De plus en plus, la perception des Bulgares dans l’UE s’améliore et inversement. Au début, les bulgares avaient tendance à voir dans l’Europe, la main dure, la main forte, qui surveille et contrôle. Maintenant ils se rendent compte qu’il faut être actif, pour que notre réalité se trouve adaptée dans les lois européennes. On est plus actif aujourd’hui et on comprend que l’on peut être entendu lorsque l’on a des arguments sérieux. Au début, on n’osait pas trop participer.

La Bulgarie doit aussi montrer qu’elle n’est pas plus corrompue que d’autres Etats européens comme on nous le reproche encore. De même, nos citoyens ne sont pas toujours correctement considérés vis-à-vis des accords de Schengen, mais plus comme des citoyens de seconde zone.

La Bulgarie apporte à l’Europe un alphabet, une culture, une histoire. La Bulgarie a encore beaucoup à montrer à ce niveau. Les gens qui visitent la Bulgarie s’en rendent compte, il y a une géographie et une gastronomie très riches.

Un dernier mot ?

Je ne comprends pas l’attitude britannique actuelle (ndlr, le Premier ministre David Cameron propose un référendum sur le maintien de la Grande Bretagne dans l’UE en 2017). Si le pouvoir était courageux, il ferait son référendum maintenant. Tout le monde sait que d’ici là, il y aura de nouvelles élections et que le budget européen engage les Etats jusqu’en 2020. En plus, pour la première fois, et personne ne le dit, le traité de Lisbonne (entré en vigueur en 2009) permet à un Etat de se retirer de l’Union Européenne. Pourquoi ne pas faire ça, plutôt que de passer par un référendum et toute une polémique, qui va polariser l’opinion britannique et aussi dans les autres pays ?

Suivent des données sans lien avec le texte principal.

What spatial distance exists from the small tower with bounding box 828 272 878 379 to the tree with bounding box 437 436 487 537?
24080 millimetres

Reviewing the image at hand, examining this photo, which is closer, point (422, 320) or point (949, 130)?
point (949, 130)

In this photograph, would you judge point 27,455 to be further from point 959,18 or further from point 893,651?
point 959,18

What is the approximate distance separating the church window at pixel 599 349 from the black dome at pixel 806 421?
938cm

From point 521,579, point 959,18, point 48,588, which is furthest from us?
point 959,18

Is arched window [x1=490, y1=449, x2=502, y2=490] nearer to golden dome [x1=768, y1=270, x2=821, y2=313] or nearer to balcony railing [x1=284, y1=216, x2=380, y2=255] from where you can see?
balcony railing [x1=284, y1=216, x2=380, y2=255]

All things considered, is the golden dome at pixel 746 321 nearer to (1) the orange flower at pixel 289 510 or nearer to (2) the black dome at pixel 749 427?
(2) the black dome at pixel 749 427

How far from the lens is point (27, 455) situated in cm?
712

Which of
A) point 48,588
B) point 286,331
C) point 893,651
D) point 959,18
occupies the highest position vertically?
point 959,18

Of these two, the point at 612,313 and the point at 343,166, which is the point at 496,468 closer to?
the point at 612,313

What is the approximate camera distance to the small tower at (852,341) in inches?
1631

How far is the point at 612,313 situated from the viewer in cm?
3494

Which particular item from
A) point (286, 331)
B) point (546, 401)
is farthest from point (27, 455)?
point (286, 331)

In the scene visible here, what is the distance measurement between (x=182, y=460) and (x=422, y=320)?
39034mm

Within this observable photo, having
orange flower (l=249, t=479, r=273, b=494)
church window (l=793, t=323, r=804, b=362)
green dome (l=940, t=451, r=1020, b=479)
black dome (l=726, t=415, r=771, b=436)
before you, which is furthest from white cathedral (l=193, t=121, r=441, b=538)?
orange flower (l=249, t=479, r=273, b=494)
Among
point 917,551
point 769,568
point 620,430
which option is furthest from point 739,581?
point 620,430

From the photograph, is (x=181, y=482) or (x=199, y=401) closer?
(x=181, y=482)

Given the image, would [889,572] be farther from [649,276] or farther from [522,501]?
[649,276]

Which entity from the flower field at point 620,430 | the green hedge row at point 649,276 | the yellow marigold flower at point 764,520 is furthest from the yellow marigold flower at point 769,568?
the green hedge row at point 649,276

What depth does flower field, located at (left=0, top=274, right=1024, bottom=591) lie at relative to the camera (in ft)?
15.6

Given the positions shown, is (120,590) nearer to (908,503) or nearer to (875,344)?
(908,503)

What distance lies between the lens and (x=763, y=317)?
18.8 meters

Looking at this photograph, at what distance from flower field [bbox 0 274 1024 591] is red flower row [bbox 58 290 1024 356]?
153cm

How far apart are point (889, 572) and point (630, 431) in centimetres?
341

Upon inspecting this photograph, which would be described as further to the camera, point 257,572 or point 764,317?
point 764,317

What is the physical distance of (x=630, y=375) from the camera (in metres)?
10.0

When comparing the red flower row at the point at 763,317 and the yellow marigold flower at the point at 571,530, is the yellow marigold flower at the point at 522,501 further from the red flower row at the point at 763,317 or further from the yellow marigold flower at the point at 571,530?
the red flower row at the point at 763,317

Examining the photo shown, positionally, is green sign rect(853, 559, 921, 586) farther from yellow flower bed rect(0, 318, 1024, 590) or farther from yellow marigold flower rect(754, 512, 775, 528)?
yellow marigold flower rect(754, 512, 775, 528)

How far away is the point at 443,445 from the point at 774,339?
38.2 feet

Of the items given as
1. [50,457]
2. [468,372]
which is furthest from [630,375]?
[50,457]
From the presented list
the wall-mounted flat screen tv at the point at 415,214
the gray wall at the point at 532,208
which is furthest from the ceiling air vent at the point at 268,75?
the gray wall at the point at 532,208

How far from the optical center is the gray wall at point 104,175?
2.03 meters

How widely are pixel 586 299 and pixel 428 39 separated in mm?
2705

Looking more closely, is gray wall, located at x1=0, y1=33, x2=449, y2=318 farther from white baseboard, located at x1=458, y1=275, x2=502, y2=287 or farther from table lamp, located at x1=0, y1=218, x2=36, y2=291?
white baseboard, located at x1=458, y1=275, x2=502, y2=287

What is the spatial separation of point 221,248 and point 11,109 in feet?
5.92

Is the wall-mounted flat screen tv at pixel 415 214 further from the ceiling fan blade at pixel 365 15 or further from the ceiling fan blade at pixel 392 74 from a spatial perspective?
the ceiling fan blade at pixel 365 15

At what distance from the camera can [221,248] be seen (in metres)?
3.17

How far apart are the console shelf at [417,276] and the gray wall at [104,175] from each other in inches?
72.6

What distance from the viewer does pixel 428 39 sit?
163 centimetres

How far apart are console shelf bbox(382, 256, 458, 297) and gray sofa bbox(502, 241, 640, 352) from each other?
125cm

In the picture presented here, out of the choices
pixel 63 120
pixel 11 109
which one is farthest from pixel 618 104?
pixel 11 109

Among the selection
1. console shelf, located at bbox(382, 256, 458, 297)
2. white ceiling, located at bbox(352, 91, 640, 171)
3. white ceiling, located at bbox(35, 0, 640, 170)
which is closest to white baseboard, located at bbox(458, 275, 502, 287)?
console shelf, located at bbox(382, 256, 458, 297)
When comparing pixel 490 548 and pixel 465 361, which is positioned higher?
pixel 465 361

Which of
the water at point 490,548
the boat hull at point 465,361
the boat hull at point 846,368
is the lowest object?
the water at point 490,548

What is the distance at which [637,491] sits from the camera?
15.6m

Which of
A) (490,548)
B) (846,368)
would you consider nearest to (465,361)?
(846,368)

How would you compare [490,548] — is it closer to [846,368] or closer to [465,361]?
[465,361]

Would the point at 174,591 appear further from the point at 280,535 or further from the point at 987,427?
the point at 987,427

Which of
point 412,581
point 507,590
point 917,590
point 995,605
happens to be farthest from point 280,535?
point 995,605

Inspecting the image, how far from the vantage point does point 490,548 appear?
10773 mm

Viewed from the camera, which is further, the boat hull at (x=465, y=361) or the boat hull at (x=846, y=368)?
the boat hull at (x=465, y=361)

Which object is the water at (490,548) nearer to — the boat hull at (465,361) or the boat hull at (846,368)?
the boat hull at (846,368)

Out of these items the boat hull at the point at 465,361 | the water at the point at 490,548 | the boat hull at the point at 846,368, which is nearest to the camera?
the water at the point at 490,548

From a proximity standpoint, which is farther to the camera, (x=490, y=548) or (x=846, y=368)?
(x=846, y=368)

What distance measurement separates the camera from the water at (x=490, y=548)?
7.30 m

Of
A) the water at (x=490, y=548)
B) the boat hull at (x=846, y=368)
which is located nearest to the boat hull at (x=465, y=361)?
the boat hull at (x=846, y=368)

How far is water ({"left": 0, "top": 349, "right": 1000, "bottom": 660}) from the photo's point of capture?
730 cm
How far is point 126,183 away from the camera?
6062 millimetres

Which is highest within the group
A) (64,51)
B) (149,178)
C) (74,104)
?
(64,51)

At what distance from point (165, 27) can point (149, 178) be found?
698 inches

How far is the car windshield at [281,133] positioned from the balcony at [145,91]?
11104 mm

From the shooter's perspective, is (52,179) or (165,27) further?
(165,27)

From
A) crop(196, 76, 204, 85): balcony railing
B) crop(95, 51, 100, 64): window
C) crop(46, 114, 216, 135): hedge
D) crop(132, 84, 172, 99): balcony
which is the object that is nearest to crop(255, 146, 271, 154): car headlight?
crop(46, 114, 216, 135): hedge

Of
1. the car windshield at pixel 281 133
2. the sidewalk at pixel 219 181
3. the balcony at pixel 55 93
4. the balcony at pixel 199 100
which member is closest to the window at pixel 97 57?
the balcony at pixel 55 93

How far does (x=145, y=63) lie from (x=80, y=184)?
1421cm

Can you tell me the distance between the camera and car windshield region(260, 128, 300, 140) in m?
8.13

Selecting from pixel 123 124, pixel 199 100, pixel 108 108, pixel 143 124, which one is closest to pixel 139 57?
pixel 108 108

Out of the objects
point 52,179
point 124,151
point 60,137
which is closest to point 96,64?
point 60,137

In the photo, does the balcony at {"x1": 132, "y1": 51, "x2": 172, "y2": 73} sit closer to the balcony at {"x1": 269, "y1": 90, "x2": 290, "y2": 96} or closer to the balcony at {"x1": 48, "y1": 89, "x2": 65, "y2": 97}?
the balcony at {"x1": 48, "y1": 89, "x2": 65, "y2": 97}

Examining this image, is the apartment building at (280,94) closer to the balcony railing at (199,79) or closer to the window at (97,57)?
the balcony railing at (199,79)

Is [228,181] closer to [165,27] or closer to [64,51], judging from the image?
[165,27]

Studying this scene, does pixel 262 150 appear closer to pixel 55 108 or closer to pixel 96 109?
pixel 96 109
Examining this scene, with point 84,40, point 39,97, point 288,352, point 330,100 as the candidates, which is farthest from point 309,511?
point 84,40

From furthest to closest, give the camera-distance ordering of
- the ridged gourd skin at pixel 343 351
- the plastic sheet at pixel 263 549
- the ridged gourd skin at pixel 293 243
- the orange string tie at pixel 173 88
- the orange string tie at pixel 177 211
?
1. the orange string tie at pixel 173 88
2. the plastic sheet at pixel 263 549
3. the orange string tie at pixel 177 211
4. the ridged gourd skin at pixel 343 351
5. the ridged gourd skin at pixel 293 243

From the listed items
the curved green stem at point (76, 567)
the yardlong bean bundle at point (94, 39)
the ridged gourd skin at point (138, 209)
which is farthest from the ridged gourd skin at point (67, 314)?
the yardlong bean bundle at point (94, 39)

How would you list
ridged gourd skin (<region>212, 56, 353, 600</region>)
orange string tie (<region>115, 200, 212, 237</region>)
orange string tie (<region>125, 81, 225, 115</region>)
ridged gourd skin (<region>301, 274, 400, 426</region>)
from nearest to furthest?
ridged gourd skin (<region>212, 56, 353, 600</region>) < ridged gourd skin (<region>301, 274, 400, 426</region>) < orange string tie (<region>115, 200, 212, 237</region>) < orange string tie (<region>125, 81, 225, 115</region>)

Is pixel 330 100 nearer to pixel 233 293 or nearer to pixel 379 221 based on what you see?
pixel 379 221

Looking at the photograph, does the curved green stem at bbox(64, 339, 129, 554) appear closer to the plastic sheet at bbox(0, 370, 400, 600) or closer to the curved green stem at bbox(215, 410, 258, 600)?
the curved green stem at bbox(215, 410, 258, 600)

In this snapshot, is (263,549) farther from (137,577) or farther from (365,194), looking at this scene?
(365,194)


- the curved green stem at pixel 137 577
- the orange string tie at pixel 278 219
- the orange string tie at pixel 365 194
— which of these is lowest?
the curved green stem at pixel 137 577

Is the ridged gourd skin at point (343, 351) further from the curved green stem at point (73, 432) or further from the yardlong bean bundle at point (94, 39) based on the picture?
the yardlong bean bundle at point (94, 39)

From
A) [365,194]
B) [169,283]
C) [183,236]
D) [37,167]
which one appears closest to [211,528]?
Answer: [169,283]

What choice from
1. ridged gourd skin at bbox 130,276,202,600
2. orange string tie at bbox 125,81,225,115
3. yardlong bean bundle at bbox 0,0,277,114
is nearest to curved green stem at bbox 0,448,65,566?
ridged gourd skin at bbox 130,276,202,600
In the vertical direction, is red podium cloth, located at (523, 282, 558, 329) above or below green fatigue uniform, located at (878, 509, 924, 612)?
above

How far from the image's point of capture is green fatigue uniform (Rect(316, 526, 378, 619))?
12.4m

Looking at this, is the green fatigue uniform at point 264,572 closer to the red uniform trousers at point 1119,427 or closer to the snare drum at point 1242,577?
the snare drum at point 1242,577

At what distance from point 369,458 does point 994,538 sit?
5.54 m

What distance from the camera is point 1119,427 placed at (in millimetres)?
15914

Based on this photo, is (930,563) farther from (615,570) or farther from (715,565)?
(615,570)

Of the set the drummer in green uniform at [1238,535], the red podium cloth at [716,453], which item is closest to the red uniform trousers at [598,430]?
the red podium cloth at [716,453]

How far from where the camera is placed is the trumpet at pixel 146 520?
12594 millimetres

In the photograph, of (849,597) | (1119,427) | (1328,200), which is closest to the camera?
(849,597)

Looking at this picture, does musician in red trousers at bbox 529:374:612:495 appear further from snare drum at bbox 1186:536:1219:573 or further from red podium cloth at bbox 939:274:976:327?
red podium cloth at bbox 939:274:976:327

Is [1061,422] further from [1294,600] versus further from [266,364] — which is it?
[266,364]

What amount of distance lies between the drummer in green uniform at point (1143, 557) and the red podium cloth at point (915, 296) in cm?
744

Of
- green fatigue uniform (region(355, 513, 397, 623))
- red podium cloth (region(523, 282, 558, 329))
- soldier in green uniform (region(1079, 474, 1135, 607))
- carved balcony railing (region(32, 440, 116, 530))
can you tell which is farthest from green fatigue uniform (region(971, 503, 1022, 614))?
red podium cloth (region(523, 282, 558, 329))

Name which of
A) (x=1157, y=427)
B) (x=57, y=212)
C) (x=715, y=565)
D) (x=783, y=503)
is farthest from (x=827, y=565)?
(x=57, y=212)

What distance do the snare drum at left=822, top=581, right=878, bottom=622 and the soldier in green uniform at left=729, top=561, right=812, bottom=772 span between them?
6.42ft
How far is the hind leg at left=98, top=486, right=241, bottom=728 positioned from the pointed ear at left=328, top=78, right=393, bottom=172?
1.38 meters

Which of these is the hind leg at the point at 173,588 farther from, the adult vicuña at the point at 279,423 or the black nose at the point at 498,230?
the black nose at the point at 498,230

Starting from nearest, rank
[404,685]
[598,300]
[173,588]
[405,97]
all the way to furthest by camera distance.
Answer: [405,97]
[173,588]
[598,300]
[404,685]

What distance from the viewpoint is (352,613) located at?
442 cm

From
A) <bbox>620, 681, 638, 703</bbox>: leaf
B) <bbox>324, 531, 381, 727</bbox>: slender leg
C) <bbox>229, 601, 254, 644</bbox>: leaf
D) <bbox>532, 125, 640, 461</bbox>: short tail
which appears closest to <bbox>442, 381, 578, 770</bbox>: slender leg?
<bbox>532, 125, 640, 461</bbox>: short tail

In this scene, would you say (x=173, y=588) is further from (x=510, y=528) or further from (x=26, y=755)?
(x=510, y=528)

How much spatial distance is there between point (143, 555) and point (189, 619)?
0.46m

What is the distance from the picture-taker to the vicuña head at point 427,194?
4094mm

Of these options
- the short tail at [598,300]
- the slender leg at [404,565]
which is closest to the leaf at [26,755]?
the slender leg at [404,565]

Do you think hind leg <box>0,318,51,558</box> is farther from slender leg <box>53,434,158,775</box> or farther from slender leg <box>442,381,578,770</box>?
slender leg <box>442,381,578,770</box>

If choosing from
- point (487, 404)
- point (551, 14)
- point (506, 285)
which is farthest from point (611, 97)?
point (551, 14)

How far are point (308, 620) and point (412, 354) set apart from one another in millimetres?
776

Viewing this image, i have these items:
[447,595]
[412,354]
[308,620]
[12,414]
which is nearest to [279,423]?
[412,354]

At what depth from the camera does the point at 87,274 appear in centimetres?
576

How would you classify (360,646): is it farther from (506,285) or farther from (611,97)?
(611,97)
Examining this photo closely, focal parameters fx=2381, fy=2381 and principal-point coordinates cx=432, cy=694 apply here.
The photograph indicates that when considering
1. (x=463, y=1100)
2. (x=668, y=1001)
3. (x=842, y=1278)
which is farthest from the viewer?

J’espère que les élections européennes de 2014 permettront de réaffirmer nos valeurs. Je comprends que les problématiques économiques soient la priorité, mais j’aimerais que l’on profite de cet évènement pour que l’on en sorte un peu plus. Je suis parmi ceux qui défendent une union politique renforcée, pour passer à la vitesse supérieure. Peut-être à cause de notre histoire et du manque de confiance dans les autres, c’est encore difficile. La construction européenne est pour moi fascinante et je ne vois pas les difficultés comme quelque chose de négatif, mais un défi. Après chaque crise, l’Union Européenne est ressortie renforcée et là je pense que ce sera le cas aussi.